出典本文:

家電
炊飯器
2018/10/7 19:30

プレミアム炊飯器6モデルを3人のプロが比較採点! 「格付け大試食会」

新米が出始める秋。2018年秋も、大手メーカーから最上位炊飯器の新モデルが出揃いました。気になるその実力を確かめるため、3人のプロが試食。ごはんの見た目と味、炊飯器の操作性の観点から徹底的にジャッジします!

 

【評価した人】

デジタル&家電ライター

コヤマタカヒロさん

執筆やコンサルティングなど多方面で活躍。料理好きで調理家電に詳しく、米・食味鑑定士の資格も所有しています。

 

家電ライター

田中真紀子さん

白物家電・美容家電を得意とします。共働きのため、自宅でも家事がラクになる家電を多数稼動させています。

 

カメラマン

福永仲秋さん

ごはん好きカメラマン。視覚的にもおいしく食べるために、炊き上がりに合わせて多数の茶碗を使い分けています。

 

きめ細かな炊き分け機能!プレミアム炊飯器を徹底比較

どのメーカーも“かまど炊きごはん”の再現を目指して進化を続けているなかで、最新トレンドとして挙げられるのが、炊き分け機能の拡充です。家電ライターの田中真紀子さんはこう語ります。

 

「パナソニックは50銘柄の米の炊き分けが可能に。三菱電機も炊き分けできる米の銘柄が増えました。象印は自分好みの炊き方に近づけられる『わが家炊き』メニューの食感の範囲をさらに広げています。一方で、パナソニックのように乾燥米も新米のようにみずみずしく炊ける機能を追加するなど、銘柄だけでなく、米の鮮度や好みに合わせてきめ細かく炊き分けられる機能がより充実しました

 

炊飯方式では、多くのメーカーが圧力IHを採用する一方で、非圧力にこだわる三菱電機が目立ちます。斬新なのがシロカの「かまどさん電気」。長谷園の人気炊飯土鍋「かまどさん」使用の電気炊飯器ということで、注目を集めています。今回は各機の炊きたてごはんと冷やごはんを試食し、ごはんの見た目と味、炊飯器の機能面から評価。それをもとに、ランク付けを行いました。

 

<高級モデルの炊飯条件>

新潟産コシヒカリを「炊きたて」と「おにぎり」で試食

平成29年製の新潟産コシヒカリ3合を、各機種の標準モードで炊飯。「炊きたて」と「おにぎり(冷やごはん)」の状態で試食し検証しました。

データ部分:
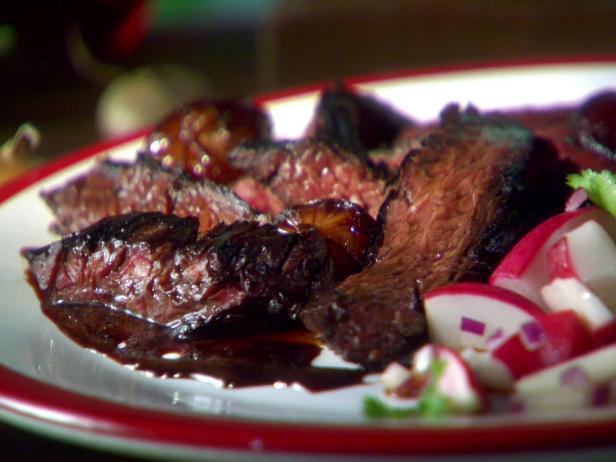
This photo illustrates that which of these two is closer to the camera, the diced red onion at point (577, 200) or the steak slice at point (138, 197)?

課題: 出典本文の「ごはん好きカメラマン。視覚的」から「中真紀子さんはこう語ります。」まで(末尾の語句を含む)を書き出し、「茶碗」を「お椀」に差し替えてください。 資料は参照しなくても構いません。

回答:
ごはん好きカメラマン。視覚的にもおいしく食べるために、炊き上がりに合わせて多数のお椀を使い分けています。

 

きめ細かな炊き分け機能!プレミアム炊飯器を徹底比較

どのメーカーも“かまど炊きごはん”の再現を目指して進化を続けているなかで、最新トレンドとして挙げられるのが、炊き分け機能の拡充です。家電ライターの田中真紀子さんはこう語ります。